[[ Data for this task, beginning ]]

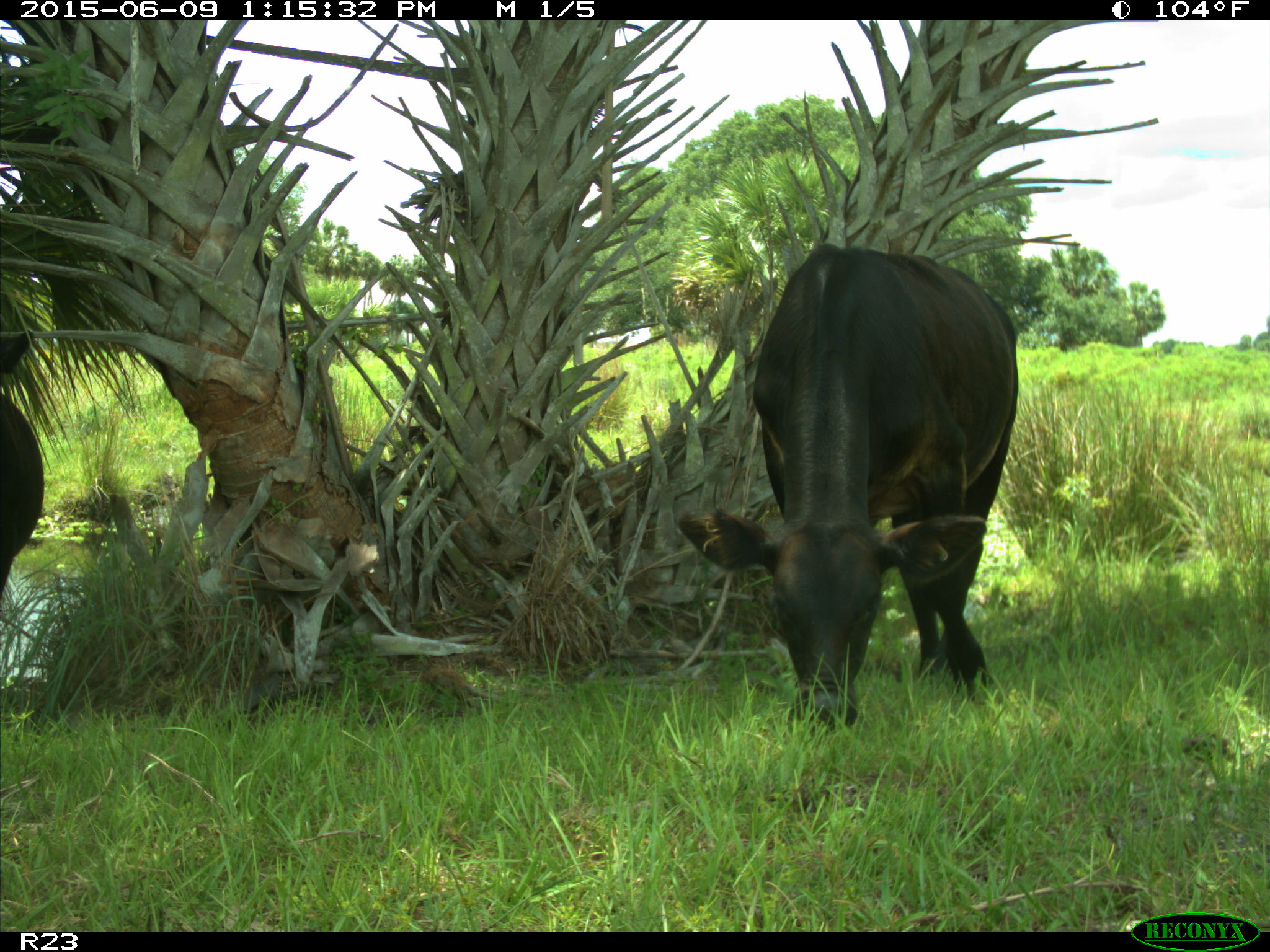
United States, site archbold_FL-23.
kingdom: Animalia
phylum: Chordata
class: Mammalia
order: Artiodactyla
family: Bovidae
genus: Bos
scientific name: Bos taurus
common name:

[[ Data for this task, end ]]

#### Work order
Repeat exactly, and only, the lines of the records above, starting with the line that contains "kingdom: Animalia" and ending with the final line, both included.

#### Solution to the problem
kingdom: Animalia
phylum: Chordata
class: Mammalia
order: Artiodactyla
family: Bovidae
genus: Bos
scientific name: Bos taurus
common name:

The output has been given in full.